I am a pediatric nurse. I absolutely love taking care of children. Interacting with kids comes very naturally to me. They seem to enjoy my personal insanity. And I enjoy theirs.

Perhaps it’s because we seem to enjoy the same thing (like princesses and ice cream). Perhaps it’s just because I envy how carefree and spontaneous four year old’s are allowed to be. Perhaps it’s because I get excited over little things and make a mess when I eat.

Geriatrics is the opposite end of the spectrum.

When I got report on Cessee, a 65 year old VVF patient my stomach dropped a little. Geriatrics is not where my gifts lie.

I came to Cessee’s bedside in the morning and found her curled up in a small ball. I had to wake her up so I could give her morning mediations. She sat up and her face broke into a toothless grin. Her skin was old and weathered. Her caving in gum line revealed a mouth that was void of most of it’s teeth.

It was clear as I tried to ask her questions and give her medications that she understood a “small small” amount of my English. But she took her medicine and let me perform her morning care without any difficulty.

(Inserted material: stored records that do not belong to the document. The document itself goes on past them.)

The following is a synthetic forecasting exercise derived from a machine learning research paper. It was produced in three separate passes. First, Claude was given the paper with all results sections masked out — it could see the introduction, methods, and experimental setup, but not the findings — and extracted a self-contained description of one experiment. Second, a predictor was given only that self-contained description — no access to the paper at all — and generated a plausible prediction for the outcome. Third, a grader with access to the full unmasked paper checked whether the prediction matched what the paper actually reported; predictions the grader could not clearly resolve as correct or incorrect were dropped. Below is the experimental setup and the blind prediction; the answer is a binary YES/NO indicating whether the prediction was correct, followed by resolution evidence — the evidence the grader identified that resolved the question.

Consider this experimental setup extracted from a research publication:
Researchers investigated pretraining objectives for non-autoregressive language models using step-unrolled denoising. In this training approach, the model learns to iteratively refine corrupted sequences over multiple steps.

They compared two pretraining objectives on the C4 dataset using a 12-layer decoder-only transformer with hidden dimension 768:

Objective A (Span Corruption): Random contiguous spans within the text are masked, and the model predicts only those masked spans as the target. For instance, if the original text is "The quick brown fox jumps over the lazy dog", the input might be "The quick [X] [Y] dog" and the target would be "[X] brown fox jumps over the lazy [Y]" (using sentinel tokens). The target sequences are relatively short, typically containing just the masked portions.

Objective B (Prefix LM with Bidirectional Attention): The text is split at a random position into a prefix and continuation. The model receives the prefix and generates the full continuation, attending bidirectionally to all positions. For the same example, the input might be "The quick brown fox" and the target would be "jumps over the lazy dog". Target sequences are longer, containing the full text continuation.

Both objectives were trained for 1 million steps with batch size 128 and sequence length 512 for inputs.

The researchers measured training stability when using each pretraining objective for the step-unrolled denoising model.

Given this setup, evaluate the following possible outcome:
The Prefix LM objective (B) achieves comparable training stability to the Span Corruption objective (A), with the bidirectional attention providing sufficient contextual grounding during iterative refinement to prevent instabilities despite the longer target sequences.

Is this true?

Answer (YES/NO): NO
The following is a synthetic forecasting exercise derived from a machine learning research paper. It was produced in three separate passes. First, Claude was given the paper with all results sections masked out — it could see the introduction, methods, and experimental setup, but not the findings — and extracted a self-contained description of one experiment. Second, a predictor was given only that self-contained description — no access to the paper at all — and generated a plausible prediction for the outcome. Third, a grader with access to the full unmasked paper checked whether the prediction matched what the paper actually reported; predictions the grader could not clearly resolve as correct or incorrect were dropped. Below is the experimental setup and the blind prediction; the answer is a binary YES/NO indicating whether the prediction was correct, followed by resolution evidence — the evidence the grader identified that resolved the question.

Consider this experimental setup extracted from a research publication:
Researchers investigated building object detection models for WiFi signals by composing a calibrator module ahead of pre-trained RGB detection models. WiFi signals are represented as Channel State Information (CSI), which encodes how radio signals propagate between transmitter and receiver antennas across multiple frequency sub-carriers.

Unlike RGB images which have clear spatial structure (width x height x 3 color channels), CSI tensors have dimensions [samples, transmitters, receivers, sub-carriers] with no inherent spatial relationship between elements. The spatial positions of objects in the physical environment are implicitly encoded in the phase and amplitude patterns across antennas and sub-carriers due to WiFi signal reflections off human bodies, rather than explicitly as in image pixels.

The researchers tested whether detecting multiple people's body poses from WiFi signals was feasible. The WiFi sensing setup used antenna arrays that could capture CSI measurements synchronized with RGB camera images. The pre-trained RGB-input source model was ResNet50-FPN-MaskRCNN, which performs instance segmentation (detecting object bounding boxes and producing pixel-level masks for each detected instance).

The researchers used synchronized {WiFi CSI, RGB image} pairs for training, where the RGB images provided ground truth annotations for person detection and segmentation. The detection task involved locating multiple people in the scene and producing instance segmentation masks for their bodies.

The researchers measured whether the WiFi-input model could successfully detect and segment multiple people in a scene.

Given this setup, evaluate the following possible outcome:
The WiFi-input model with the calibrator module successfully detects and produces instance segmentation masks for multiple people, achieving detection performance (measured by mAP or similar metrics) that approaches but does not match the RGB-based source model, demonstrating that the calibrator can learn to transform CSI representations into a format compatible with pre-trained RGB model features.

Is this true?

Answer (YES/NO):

I don’t know how old Cessee was when she gave birth to the child which caused her injury, but seeing that she is 65, she must have been leaking for many years. Throughout the day small moments in our interactions gave insight to the fact that Cessee had a hard life. She’d cringe like an abused animal if someone raised their voice. Her eyes were cynical. When I’d sit next to her on her bed she’d lean back away from me. It was obvious she had a hard time trusting people.

About hour 8 of my twelve hour shift, I sat on Cessee’s bed and attempted to give her a backrub. Backrubs are a wonderful example of therapeutic touch and loved by most patients. As I started to gently rub Cessee’s shoulders she turned around in as half funny/half scolding manner and grabbed my hands.
She then used her free hand to start tickling my shoulders. Apparently my backrub felt more like a tickle attack. And now I was the attackee.

For about five minutes Cessee sat there trying to tickle my shoulders. Being sassy. Giving me a hard time.
It was great.

Somewhere in that moment we became friends. Age and nationality did not matter. Cessee was acting like a silly little girl. And I pretty much always act like a silly little girl. I guess we are kindred spirits.